Instructions for the task: Take all the material and copy it exactly.

[Collected data entries]
□ □ □ □

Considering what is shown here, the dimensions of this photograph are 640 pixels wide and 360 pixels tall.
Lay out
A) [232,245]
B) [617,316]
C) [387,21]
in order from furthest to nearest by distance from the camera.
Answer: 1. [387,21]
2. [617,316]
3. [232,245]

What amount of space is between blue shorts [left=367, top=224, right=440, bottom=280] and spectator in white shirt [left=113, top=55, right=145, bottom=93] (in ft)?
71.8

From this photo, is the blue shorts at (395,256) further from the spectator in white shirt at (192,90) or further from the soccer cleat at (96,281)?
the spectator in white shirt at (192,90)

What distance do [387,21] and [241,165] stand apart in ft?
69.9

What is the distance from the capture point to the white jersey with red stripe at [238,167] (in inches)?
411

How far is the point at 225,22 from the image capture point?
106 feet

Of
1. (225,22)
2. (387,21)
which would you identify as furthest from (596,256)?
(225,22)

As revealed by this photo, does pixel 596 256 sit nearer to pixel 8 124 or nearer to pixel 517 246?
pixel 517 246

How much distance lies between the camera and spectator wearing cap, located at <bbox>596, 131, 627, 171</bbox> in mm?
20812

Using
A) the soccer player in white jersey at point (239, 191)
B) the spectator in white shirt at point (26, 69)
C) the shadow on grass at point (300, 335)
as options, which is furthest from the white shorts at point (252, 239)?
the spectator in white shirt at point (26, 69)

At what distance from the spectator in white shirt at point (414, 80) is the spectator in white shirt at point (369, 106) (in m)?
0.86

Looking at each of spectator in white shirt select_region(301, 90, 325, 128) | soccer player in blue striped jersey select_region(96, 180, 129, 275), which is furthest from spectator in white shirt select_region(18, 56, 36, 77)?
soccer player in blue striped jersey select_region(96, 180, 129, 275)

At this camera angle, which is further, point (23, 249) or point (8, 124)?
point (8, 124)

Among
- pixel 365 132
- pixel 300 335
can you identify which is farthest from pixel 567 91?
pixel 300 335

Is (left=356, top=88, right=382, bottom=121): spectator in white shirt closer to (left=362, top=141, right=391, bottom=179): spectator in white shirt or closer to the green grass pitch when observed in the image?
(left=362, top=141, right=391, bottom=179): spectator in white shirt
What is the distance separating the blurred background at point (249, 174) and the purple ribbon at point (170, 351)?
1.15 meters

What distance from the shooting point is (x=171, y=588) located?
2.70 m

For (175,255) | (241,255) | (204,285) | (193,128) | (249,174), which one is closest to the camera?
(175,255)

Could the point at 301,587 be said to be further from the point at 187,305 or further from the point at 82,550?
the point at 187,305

□ □ □ □

Written solution:
Considering what is shown here, the dimensions of this photograph are 640 pixels wide and 360 pixels tall.
Lay out
A) [232,245]
B) [617,316]
C) [387,21]
in order from furthest to nearest by distance from the camera.
Answer: 1. [387,21]
2. [617,316]
3. [232,245]

What amount of space is between blue shorts [left=367, top=224, right=440, bottom=280] and spectator in white shirt [left=113, top=55, right=145, bottom=93] (in ft)?
71.8

From this photo, is the blue shorts at (395,256) further from the spectator in white shirt at (192,90) or further from the soccer cleat at (96,281)?
the spectator in white shirt at (192,90)

What distance do [387,21] and [241,165] stand apart in ft?
69.9

What is the distance from the capture point to the white jersey with red stripe at [238,167] (in inches)?
411

How far is the point at 225,22 from the image capture point?
106 feet

Of
1. (225,22)
2. (387,21)
which would you identify as furthest from (596,256)?
(225,22)

As revealed by this photo, does pixel 596 256 sit nearer to pixel 8 124 or nearer to pixel 517 246?
pixel 517 246

How much distance lies between the camera and spectator wearing cap, located at <bbox>596, 131, 627, 171</bbox> in mm?
20812

Using
A) the soccer player in white jersey at point (239, 191)
B) the spectator in white shirt at point (26, 69)
C) the shadow on grass at point (300, 335)
as options, which is furthest from the white shorts at point (252, 239)?
the spectator in white shirt at point (26, 69)

At what distance from the spectator in white shirt at point (414, 80) is the spectator in white shirt at point (369, 106) (in m)?
0.86

Looking at each of spectator in white shirt select_region(301, 90, 325, 128) | soccer player in blue striped jersey select_region(96, 180, 129, 275), which is furthest from spectator in white shirt select_region(18, 56, 36, 77)?
soccer player in blue striped jersey select_region(96, 180, 129, 275)

At this camera angle, which is further, point (23, 249) or point (8, 124)?
point (8, 124)

Among
- pixel 365 132
- pixel 300 335
can you identify which is farthest from pixel 567 91?
pixel 300 335

Is (left=356, top=88, right=382, bottom=121): spectator in white shirt closer to (left=362, top=141, right=391, bottom=179): spectator in white shirt or closer to the green grass pitch when observed in the image?
(left=362, top=141, right=391, bottom=179): spectator in white shirt
What is the distance separating the blurred background at point (249, 174) and the purple ribbon at point (170, 351)?
1.15 meters

What distance from the shooting point is (x=171, y=588) located?
2.70 m

For (175,255) | (241,255) | (204,285) | (193,128) | (249,174), which one is closest to the camera?
(175,255)

Could the point at 301,587 be said to be further from the point at 187,305 or further from the point at 82,550?
the point at 187,305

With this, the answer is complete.